> BRANO DA LEGGERE:

L’ideale di un capitalismo pervaso dallo spirito

Pubblicata agli inizi del secolo, tra il 1904 e il 1905, l’opera di Max Weber L’etica protestante e lo spirito del capitalismo muoveva da un’osservazione preliminare che è insieme e soprattutto una grande domanda storiografica: “Per quale concatenamento di circostanze è avvenuto che proprio sul suolo occidentale, e qui soltanto, la civiltà si è espressa con manifestazioni, le quali – almeno secondo quanto noi amiamo immaginarci – si sono inserite in uno svolgimento, che ha valore e significato universale?”. La chiave di volta della costruzione di una possibile risposta ad una domanda di tale complessità sta in questo passaggio della “osservazione preliminare” di Max Weber: “Si giunge perciò a questo problema: cercar di spiegare il particolare carattere del razionalismo occidentale e, in seno a questo, di quello moderno, e le sue origini. Ogni tentativo di spiegazione del genere deve, data l’importanza fondamentale dell’economia, aver riguardo soprattutto alle condizioni economiche. Ma non deve rimanere inosservato anche il rapporto casuale inverso. Poiché il razionalismo economico dipende principalmente, oltrechè dalla razionalità della tecnica e del diritto, dalla capacità e dalla disposizione degli uomini a determinare forme di condotta della vita. Quando questa era impedita da ostacoli di natura psicologica, anche la razionale condotta economica urtò in gravi resistenze interne. Tra gli elementi più importanti che informavano in tutti i paesi la condotta degli uomini, appartennero nel passato le forze magiche e religiose e le idee dei doveri strettamente connessi con tali credenze.” A Max Weber parve che “l’ethos di una forma economica” quale il capitalismo moderno fosse condizionato da un determinato contenuto religioso all’interno delle trasformazioni della fede cristiana nei Paesi riformati. Le ricerche, ispirate da queste ipotesi, condussero a rilevare un nesso tra etica economica o spirito del capitalismo moderno e etica razionale del protestantesimo. Malgrado l’imponente letteratura accumulata su questo tema, nessuna indagine è comparabile con quella di Weber e penetra così a fondo nello spirito del capitalismo.
A distanza di un secolo dall’osservatorio weberiano, il capitalismo sembra essersi guadagnato un’aggettivazione: democratico. Se assumiamo come termine di riferimento polare d’indagine The Spirit of Democratic Capitalism di Michel Novak (New York 1982; Lo spirito del capitalismo democratico e il cristianesimo, Edizioni Studium, Roma 1987, pp.486), il capitalismo è definito come un sistema ternario economico-culturale. Il presupposto dichiarato nel ponderoso libro di Novak è che non c’è nulla di casuale nell’incontro tra democrazia ed economia di mercato, essendo la democrazia politica compatibile solo con l’economia di mercato. Entrambe, democrazia politica ed economia di mercato, sono “al meglio alimentate da una cultura liberale pluralistica”. Tanto più significative queste affermazioni in quanto provengono da uno studioso di fede cattolica, che ha condiviso persuasioni socialiste e duri e ostili giudizi sul capitalismo. Egli dichiara: “Per me, come per il giovane Maritain, il capitalismo restava quasi una parola sporca”. Per cogliere il grado di rotazione che il processo storico capitalistico ha descritto, è importante questo passaggio di Novak: “In tutto il mondo il capitalismo suscita odio. La parola è associata ad egoismo, sfruttamento, disuguaglianza, imperialismo, guerra. Anche da noi, negli Stati Uniti, non si può fare a meno di notare come tra gli uomini di affari, i lavoratori e i pubblicisti la moralità sia relativamente bassa. Il capitalismo democratico sembra aver perso il suo spirito…”. Novak partecipa di quella linea di studiosi, da Joseph Schumpeter a Daniel Bell, che hanno previsto o descritto le contraddizioni dell’evoluzione capitalistica.

Voci della raccolta:

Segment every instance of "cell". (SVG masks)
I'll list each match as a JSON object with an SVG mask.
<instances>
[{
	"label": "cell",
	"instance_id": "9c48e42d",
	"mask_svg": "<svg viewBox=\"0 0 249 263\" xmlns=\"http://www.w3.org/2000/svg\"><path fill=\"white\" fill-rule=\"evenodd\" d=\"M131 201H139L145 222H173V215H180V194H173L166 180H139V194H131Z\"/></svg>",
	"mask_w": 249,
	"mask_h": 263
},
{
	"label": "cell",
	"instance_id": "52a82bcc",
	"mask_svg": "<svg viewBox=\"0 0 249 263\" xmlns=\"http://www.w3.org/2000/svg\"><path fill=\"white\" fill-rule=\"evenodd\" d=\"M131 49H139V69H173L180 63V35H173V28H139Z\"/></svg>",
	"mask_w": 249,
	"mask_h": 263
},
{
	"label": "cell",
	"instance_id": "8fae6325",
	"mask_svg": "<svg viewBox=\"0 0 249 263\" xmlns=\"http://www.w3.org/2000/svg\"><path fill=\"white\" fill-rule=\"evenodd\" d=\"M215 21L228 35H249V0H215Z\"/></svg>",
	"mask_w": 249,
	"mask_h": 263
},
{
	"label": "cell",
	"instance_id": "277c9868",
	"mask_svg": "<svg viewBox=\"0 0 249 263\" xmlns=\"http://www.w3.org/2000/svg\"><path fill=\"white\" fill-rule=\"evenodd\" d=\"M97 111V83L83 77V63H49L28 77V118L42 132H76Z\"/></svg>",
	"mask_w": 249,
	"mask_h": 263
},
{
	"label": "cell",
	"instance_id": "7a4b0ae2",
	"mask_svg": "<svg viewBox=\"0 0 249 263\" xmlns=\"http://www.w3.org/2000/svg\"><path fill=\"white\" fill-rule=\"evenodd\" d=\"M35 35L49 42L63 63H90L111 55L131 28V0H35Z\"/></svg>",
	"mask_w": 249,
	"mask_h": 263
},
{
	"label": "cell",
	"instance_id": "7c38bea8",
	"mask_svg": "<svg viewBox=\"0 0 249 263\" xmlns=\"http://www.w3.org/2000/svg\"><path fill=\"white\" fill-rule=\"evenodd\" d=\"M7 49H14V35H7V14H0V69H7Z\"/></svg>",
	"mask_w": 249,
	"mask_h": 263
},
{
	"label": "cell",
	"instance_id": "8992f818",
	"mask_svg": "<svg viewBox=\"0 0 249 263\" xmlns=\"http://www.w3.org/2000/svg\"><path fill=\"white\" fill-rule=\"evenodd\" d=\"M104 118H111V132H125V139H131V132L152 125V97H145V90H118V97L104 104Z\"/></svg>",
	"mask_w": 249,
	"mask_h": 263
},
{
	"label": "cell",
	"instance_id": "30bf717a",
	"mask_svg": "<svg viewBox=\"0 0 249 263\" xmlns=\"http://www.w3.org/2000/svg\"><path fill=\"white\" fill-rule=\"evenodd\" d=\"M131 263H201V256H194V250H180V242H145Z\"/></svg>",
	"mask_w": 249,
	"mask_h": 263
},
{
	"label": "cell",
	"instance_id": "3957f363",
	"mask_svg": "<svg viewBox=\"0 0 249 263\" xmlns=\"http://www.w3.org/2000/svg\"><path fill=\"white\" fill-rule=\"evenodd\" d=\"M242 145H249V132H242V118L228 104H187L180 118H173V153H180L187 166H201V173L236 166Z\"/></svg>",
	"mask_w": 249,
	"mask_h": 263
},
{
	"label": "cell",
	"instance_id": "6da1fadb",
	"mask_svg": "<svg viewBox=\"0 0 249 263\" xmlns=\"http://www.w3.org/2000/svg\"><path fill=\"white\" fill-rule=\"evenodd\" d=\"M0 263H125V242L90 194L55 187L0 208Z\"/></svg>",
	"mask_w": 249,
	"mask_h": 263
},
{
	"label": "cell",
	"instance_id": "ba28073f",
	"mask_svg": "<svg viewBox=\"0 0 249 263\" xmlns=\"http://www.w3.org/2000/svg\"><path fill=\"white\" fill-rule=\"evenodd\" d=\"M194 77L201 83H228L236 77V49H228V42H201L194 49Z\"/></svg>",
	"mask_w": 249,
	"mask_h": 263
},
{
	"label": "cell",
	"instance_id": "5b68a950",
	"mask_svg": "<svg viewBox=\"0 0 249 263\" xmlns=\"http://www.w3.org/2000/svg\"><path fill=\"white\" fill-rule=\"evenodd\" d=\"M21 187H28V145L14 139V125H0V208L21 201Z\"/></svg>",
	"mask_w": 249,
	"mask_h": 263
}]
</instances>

> COMPITO: Prosegui il brano sullo spirito del capitalismo, riprendendo subito dopo l'ultima frase riportata.

> RISPOSTA AL COMPITO:
Ma Novak rivendica alla persistente forza dello “spirito del capitalismo” il legame tra libertà economica e libertà politica. Il capitalismo democratico, quale si è storicamente svolto, specie nel mondo nord-americano, è un sistema aperto, e lo spirito del capitalismo democratico è spirito di sviluppo, di rischio, di esperimento, di avventura. Il primo carattere del capitalismo democratico è il pluralismo, vale a dire la violazione consapevole di un’unità nella concezione e nell’ordinamento della società religiosa o ideologica, che è comune sia alle società tradizionali premoderne, sia alle società socialiste. La separatezza tra discipline economiche e umanistico-politiche ha impedito di rilevare che il sistema economico-democratico non è solo “libera iniziativa”, ma anche etica, insieme di virtù e di valori. Tuttavia di questa etica non si vede, né si deve cercare un’unica scaturigine. Il luogo comune che l’economia del capitalismo democratico sia il tornaconto individuale è il risultato di un’astrazione degli economisti. Il self-interest “racchiude un concetto di libertà umana che supera largamente la cura di sé, l’egoismo, la cupidigia, l’avidità”. Le motivazioni individuali sono talora, proprio perché libere, consapevolmente riempite di fini altruistici, ma anche quando mirano all’interesse personale, familiare, di gruppo, proprio per la non coincidenza di intenzioni e di risultati sono dal sistema indirizzate non coercitivamente a fini sociali. A chiunque si domanda “Chi governa l’America” va risposto con la parabola della mano invisibile “che l’ordine può emergere per proprio conto dall’esercizio della libertà”.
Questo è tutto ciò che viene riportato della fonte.